● CHALLENGE A:
According to the Sleepwalker article, how many issues did the character's self-titled comic book run for?
● CHALLENGE B:
Carry on writing the Sleepwalker article, starting after its last sentence.

Sleepwalker is a fictional character appearing in American comic books published by Marvel Comics. Created by Bob Budiansky and Bret Blevins, he first appeared in Sleepwalker #1 (June 1991). He is named after his race and is the star of a self-titled comic book which ran for 33 issues, from June 1991 to Feb. 1994, with one Holiday Special. All but two of the issues were written by Budiansky, with Tom Brevoort and Mike Kanterovich writing the Holiday Special and one fill-in issue. Dan Slott also contributed a humorous side story in issue #25.

Publication history

Budiansky's concept dates to the late 1970s; however, he originally called the character Alien until the Ridley Scott film of the same name was released, at which point he abandoned the idea of using the character.

The character finally saw release in reaction to the DC Comics character the Sandman, written by Neil Gaiman.

● DATASET EXCERPTS:

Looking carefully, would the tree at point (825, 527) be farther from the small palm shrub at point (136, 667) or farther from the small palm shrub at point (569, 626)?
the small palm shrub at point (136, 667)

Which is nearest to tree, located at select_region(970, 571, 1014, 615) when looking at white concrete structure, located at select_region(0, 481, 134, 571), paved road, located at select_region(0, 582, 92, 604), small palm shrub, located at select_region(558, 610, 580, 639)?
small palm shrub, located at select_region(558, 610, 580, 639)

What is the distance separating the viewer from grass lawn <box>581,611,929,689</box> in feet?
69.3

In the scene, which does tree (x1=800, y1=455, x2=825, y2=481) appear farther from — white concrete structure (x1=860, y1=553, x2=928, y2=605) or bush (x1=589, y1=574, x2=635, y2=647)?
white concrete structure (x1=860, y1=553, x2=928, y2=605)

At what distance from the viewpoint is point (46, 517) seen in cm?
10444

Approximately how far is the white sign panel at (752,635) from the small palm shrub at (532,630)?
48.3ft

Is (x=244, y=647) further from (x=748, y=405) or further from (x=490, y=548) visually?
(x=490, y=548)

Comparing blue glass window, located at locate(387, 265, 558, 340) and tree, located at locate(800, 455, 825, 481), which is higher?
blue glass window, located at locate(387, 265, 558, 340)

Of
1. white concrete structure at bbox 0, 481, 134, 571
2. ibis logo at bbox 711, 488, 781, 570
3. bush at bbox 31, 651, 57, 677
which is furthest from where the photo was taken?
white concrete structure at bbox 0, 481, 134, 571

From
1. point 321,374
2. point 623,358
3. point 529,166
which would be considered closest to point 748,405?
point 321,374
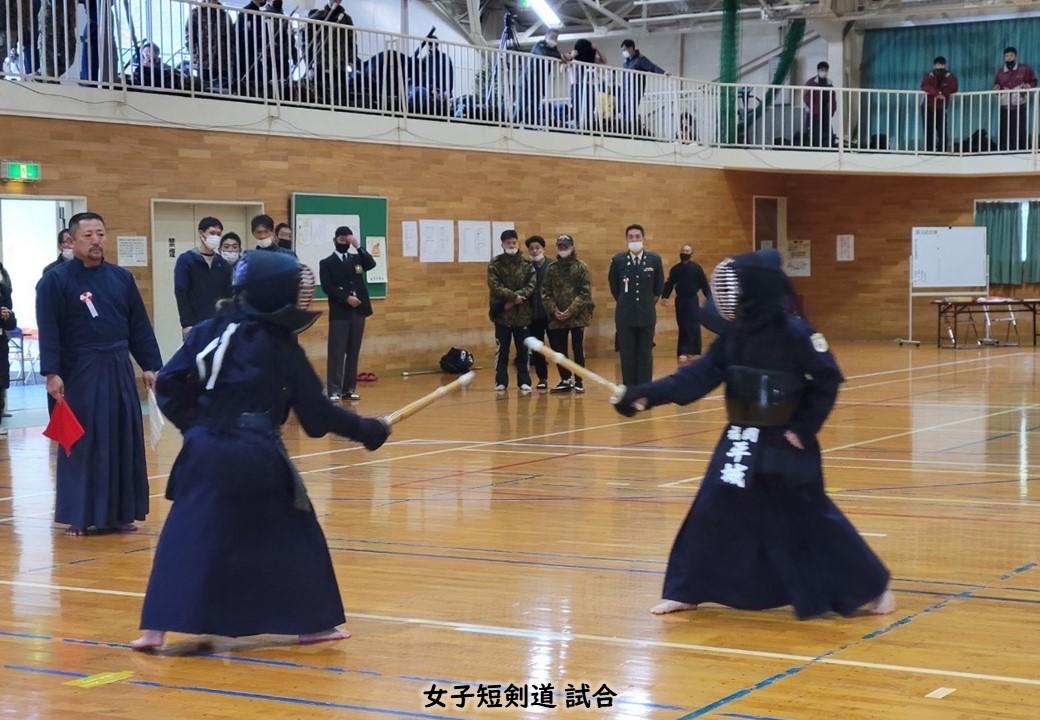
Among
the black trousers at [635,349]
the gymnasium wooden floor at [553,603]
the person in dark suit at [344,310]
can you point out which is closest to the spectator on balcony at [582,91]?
the person in dark suit at [344,310]

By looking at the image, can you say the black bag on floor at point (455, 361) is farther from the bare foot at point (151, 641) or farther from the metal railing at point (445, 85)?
the bare foot at point (151, 641)

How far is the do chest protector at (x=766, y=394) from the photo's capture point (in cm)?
594

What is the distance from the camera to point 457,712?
4.73 metres

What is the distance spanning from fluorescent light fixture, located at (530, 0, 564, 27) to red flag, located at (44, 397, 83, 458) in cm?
2082

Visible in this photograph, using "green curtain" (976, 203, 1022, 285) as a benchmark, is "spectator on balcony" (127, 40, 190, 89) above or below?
above

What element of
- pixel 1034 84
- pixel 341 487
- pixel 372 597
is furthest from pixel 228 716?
pixel 1034 84

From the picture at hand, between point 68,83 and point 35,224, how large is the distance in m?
4.33

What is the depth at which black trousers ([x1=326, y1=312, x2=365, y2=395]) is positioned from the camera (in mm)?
16297

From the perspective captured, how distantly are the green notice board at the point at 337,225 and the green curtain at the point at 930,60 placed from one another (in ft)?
35.3

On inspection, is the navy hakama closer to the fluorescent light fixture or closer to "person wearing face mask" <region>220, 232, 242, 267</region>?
"person wearing face mask" <region>220, 232, 242, 267</region>

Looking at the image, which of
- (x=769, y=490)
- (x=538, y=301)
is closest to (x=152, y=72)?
(x=538, y=301)

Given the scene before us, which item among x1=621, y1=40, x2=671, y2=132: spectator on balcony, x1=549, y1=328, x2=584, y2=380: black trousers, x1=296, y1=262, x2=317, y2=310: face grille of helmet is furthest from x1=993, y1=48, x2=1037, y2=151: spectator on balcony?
x1=296, y1=262, x2=317, y2=310: face grille of helmet

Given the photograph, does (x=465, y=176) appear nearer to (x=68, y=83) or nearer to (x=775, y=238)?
(x=68, y=83)

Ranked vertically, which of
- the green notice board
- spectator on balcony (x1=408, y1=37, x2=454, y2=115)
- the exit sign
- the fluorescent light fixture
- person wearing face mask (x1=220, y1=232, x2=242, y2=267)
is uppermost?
the fluorescent light fixture
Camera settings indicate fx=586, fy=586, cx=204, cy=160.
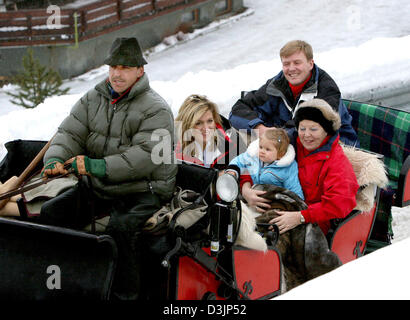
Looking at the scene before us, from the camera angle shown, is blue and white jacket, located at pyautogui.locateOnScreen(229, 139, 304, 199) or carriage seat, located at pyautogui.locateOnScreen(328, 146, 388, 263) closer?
blue and white jacket, located at pyautogui.locateOnScreen(229, 139, 304, 199)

● OUTPUT A:
It ran for 33 issues.

● OUTPUT B:
A second Sleepwalker character was planned to receive a self-titled series by Robert Kirkman in 2004, but instead debuted in the 2004 Epic Anthology, which was cancelled after one issue. The original Sleepwalker's next appearance was in Marvel Team-Up vol. 3 #15, nearly a decade after his original cancellation.

At the end of 2018, as a tie-in to the Marvel Infinity Wars event, a four-issue Sleepwalker miniseries was released. The series is written by Chad Bowers and Chris Sims, with artwork by Todd Nauck.

Fictional character biography

The Mindscape is a dimension that borders on the minds of all intelligent beings and living things, inhabited by many strange creatures. Some of them are very dangerous, seeking to invade the sleeping minds of humans. The Sleepwalkers act as guardians to defend these minds and the Mindscape, almost as a sort of "dream police", apprehending such evil creatures. One such Sleepwalker was tricked by his archenemy Cobweb (who like Sleepwalker had a real name that is unpronounceable by humans) into entering the mind of a New York college student named Rick Sheridan and became trapped.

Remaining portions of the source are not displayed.